To do: Copy out every row below word for word, without changing or leaving out anything.

Information given:
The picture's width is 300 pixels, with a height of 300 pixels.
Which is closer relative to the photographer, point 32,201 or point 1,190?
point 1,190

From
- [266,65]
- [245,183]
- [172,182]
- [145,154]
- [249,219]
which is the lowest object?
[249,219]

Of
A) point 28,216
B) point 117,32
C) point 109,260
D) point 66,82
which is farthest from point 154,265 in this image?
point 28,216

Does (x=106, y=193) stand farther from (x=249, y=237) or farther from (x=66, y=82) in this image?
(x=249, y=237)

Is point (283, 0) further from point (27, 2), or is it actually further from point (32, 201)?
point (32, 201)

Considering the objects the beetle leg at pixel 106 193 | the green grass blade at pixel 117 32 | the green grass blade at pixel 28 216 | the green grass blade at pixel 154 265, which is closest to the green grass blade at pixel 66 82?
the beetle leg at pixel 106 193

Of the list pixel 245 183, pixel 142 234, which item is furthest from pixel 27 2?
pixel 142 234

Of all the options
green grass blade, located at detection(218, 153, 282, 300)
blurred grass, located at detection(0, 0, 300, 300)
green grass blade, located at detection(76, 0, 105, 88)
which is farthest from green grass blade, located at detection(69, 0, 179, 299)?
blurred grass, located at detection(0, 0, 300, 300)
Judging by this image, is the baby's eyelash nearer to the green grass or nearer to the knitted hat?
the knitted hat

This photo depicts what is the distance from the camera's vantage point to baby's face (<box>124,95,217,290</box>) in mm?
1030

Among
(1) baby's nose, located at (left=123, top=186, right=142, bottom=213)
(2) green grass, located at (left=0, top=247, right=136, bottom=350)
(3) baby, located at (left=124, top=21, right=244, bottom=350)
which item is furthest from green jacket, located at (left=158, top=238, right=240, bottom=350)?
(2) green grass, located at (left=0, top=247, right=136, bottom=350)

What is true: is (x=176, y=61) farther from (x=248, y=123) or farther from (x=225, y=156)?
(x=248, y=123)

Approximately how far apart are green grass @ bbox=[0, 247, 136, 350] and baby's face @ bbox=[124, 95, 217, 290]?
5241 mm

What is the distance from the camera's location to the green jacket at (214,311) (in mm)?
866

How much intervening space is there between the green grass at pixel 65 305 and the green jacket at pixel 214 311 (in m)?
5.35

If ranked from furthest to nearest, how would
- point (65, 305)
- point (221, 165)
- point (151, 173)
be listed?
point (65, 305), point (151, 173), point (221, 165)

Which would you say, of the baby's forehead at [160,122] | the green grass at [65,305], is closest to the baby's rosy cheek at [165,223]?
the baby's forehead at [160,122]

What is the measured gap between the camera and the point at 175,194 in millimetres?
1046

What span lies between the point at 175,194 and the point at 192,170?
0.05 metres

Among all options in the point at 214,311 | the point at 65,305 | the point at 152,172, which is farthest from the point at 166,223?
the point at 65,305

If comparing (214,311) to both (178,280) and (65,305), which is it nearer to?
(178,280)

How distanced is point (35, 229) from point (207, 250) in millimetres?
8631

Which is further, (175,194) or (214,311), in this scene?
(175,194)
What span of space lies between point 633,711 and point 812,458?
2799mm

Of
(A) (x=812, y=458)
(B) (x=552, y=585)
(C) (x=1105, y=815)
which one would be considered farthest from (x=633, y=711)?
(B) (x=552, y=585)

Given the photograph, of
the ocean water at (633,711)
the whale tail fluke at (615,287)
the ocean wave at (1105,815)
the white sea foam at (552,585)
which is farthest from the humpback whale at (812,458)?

Written answer:
The picture's width is 300 pixels, with a height of 300 pixels.
Which is closer relative to the photographer, point 32,201 or point 1,190?
point 1,190

From
- [266,65]
- [245,183]
- [172,182]
- [145,154]
- [249,219]
which is the lowest object?
[249,219]

Of
A) point 28,216
B) point 117,32
C) point 109,260
D) point 66,82
which is farthest from point 154,265 in this image?
point 28,216

Does (x=106, y=193) stand farther from (x=249, y=237) or farther from (x=66, y=82) in this image?
(x=249, y=237)

Is point (283, 0) further from point (27, 2), or is it actually further from point (32, 201)?
point (32, 201)

Considering the objects the beetle leg at pixel 106 193 | the green grass blade at pixel 117 32 | the green grass blade at pixel 28 216 | the green grass blade at pixel 154 265, which is closest to the green grass blade at pixel 66 82?
the beetle leg at pixel 106 193

Of the list pixel 245 183, pixel 142 234, which item is furthest from pixel 27 2?
pixel 142 234

Of all the options
green grass blade, located at detection(218, 153, 282, 300)
blurred grass, located at detection(0, 0, 300, 300)
green grass blade, located at detection(76, 0, 105, 88)
which is farthest from green grass blade, located at detection(69, 0, 179, 299)?
blurred grass, located at detection(0, 0, 300, 300)
Judging by this image, is the baby's eyelash nearer to the green grass or nearer to the knitted hat?
the knitted hat

This photo depicts what is the distance from the camera's vantage point to baby's face (<box>124,95,217,290</box>) in mm?
1030

Among
(1) baby's nose, located at (left=123, top=186, right=142, bottom=213)
(2) green grass, located at (left=0, top=247, right=136, bottom=350)
(3) baby, located at (left=124, top=21, right=244, bottom=350)
which item is furthest from green jacket, located at (left=158, top=238, right=240, bottom=350)?
(2) green grass, located at (left=0, top=247, right=136, bottom=350)

What is true: is (x=176, y=61) farther from (x=248, y=123) or farther from (x=225, y=156)?
(x=248, y=123)

Approximately how far apart are green grass @ bbox=[0, 247, 136, 350] and baby's face @ bbox=[124, 95, 217, 290]?
5241 mm

What is the distance from the camera's location to the green jacket at (214,311) (in mm)?
866

How much intervening space is there between the green grass at pixel 65 305 and the green jacket at pixel 214 311 (in m)?
5.35

If ranked from furthest to nearest, how would
- point (65, 305)
- point (221, 165)
- point (151, 173)
be listed?
point (65, 305), point (151, 173), point (221, 165)

Which would you say, of the baby's forehead at [160,122] | the green grass at [65,305], is closest to the baby's rosy cheek at [165,223]?
the baby's forehead at [160,122]

What is the measured gap between the camera and the point at 175,194 in millimetres?
1046

What span lies between the point at 175,194 and the point at 192,170?
0.05 metres

Among all options in the point at 214,311 | the point at 65,305 | the point at 152,172, which is farthest from the point at 166,223?
the point at 65,305

If comparing (214,311) to both (178,280) and (65,305), which is it nearer to?
(178,280)

How distanced is point (35, 229) from point (207, 250) in millimetres?
8631

Which is further, (175,194) or (214,311), in this scene?
(175,194)
What span of space lies between point 633,711 and point 812,458?
2799mm

Of
(A) (x=812, y=458)
(B) (x=552, y=585)
(C) (x=1105, y=815)
which one would be considered farthest from (x=633, y=711)?
(B) (x=552, y=585)

Given the photograph, of
the ocean water at (633,711)
the whale tail fluke at (615,287)
the ocean wave at (1105,815)
the white sea foam at (552,585)
which is farthest from the humpback whale at (812,458)?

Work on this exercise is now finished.